For the Reframe: Inspire Schools project, young people took part in digital zine workshops led by artist-educators. 21 schools were involved and 105 workshops were delivered, reaching 476 students. The project focuses on increasing essential digital skills through the creation of multimedia creative zines. Using the Apple iPad, students weaved together visual art, poetry, and digital layout design, mastering creative technology to create zines themed on celebrating their local areas, personal dreams, and life in 2026. Reframe: Inspire Schools is in its third year of delivery.
The Imagine the Future programme, led by renowned poet Lemn Sissay and a team of poet-educators, combines poetry and visual art. Between January and April 2026, the team worked with 2,319 schoolchildren in 93 classes from over 40 schools across the three cities to explore how history can help us understand the present and look forward to the future. The students were introduced to visual poetry which explores language as a visual medium designed to spark imagination and creativity, using creative formats such as blackout poetry and poetry comics. The Southbank Centre is home to the National Poetry Library, which holds the largest public collection of modern poetry in the world, including hundreds of visual poems to inspire creativity.
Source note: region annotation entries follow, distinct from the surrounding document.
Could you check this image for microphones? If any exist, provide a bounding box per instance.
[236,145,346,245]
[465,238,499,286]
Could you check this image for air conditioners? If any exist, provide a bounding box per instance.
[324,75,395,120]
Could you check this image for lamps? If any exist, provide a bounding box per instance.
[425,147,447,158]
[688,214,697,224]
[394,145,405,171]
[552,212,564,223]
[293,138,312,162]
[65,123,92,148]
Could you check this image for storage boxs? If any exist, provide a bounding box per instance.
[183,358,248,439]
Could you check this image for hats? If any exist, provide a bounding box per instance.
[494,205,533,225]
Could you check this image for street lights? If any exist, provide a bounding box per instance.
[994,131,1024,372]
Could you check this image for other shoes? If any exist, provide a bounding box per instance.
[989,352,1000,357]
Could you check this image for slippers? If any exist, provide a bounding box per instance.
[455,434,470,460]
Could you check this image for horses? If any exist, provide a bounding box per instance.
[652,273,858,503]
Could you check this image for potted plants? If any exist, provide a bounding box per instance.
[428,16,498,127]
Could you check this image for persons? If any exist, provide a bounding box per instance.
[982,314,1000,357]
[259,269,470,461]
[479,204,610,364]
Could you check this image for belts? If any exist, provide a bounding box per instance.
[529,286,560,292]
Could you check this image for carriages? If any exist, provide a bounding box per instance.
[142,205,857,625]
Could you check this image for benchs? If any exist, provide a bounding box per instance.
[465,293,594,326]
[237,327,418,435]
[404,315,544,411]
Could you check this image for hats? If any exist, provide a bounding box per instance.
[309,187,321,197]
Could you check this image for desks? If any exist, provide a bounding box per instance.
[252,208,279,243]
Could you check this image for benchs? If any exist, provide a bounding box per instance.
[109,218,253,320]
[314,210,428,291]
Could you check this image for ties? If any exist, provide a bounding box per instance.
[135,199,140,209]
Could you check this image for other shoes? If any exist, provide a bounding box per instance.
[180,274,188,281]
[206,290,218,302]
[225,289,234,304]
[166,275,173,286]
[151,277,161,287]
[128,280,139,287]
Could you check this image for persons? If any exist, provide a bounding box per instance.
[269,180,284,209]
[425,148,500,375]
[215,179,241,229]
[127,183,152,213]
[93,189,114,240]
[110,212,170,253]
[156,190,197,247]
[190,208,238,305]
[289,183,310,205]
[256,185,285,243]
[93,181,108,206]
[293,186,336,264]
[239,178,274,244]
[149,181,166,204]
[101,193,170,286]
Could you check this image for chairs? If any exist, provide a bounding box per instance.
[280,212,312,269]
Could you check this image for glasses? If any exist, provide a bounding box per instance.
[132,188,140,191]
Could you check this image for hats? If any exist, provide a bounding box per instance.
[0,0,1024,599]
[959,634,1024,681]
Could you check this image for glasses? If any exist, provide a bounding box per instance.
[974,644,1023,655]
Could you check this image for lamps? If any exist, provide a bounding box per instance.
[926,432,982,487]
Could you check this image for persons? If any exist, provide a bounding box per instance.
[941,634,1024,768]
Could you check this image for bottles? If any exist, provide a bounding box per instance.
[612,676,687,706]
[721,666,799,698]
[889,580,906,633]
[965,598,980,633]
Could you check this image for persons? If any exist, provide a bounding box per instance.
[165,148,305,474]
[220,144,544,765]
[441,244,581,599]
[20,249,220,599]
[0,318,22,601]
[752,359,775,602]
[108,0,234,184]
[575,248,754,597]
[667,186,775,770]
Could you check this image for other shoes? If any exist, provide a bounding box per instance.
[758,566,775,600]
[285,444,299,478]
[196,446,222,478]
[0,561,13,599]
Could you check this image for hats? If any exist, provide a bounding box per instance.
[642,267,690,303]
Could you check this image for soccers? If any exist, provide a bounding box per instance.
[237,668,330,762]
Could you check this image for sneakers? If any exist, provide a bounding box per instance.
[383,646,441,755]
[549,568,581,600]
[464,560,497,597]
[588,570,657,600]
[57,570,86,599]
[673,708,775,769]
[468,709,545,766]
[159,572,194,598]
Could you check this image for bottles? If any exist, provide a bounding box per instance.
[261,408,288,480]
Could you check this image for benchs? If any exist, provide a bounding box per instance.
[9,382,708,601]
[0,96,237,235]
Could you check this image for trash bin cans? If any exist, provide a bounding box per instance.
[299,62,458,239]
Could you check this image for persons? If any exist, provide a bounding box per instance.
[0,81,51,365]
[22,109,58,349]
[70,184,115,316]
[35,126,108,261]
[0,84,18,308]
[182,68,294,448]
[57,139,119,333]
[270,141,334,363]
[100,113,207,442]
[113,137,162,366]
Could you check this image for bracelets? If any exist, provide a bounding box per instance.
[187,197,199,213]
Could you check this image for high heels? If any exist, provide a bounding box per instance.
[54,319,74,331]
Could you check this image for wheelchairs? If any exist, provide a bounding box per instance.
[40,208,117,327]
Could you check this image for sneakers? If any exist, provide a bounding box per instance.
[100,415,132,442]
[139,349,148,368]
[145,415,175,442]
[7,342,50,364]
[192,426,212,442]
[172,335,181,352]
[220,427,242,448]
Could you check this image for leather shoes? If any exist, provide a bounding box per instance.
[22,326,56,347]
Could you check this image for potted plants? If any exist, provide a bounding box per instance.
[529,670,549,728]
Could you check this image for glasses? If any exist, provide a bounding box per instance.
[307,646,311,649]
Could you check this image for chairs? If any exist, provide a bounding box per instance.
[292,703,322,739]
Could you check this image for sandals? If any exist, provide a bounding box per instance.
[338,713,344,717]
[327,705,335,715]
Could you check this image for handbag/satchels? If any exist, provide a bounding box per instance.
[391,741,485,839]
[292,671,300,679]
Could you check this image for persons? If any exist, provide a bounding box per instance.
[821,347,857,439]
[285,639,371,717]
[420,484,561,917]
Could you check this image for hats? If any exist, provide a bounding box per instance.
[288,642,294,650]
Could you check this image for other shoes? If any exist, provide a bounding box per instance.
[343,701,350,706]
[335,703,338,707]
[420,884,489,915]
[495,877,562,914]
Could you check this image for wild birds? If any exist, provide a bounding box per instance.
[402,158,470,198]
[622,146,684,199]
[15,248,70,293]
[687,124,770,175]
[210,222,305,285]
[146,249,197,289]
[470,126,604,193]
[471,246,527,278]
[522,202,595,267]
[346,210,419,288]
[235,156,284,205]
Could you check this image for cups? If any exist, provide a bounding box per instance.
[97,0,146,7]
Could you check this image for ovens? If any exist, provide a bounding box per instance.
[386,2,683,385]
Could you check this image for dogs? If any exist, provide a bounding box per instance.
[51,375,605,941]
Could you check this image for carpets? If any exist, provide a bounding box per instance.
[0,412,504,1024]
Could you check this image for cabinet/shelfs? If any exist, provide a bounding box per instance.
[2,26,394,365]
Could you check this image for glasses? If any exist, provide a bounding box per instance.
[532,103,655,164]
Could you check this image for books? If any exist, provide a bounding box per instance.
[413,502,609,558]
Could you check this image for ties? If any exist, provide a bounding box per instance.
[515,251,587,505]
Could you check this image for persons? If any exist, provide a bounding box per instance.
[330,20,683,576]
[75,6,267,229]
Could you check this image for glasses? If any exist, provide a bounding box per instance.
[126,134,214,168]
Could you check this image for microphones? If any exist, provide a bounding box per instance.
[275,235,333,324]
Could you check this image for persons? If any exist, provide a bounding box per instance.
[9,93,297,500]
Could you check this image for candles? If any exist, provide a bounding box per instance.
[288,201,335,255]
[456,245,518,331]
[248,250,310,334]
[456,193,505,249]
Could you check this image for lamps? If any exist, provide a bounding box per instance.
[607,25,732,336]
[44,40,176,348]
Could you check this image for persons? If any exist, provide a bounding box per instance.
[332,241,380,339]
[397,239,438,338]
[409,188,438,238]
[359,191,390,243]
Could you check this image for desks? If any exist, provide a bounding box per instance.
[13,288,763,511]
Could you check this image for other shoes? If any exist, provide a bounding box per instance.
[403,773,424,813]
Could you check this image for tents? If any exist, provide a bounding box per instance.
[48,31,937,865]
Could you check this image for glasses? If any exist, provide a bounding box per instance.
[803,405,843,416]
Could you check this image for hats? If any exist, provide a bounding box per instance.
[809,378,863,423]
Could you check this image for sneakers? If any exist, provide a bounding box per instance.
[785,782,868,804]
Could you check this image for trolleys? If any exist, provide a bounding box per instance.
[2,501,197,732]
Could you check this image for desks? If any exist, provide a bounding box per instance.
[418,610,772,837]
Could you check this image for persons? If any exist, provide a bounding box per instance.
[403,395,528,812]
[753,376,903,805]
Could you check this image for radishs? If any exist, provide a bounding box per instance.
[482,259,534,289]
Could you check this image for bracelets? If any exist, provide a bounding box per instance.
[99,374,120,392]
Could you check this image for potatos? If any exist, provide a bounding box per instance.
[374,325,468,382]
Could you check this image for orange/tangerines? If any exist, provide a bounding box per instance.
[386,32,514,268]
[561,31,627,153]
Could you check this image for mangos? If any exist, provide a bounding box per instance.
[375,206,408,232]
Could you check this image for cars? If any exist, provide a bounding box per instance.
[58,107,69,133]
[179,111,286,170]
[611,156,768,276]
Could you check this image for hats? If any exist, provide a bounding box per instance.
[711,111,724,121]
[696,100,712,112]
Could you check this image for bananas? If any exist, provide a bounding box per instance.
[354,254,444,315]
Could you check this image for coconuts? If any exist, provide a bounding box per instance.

The result of their imagination is a 93-line collaborative poem called Gift to the Future, with each class contributing a single line curated by Sissay and the poet-educator team. This powerful piece has been transformed into a large-scale, site-wide physical public art installation, making the voices of this new generation visible to the Southbank Centre’s over 11.6 million visitors. To further celebrate their work, the children’s visual poems have been compiled and preserved in a special-edition 75th-anniversary newspaper anthology, representing their gifts to the future.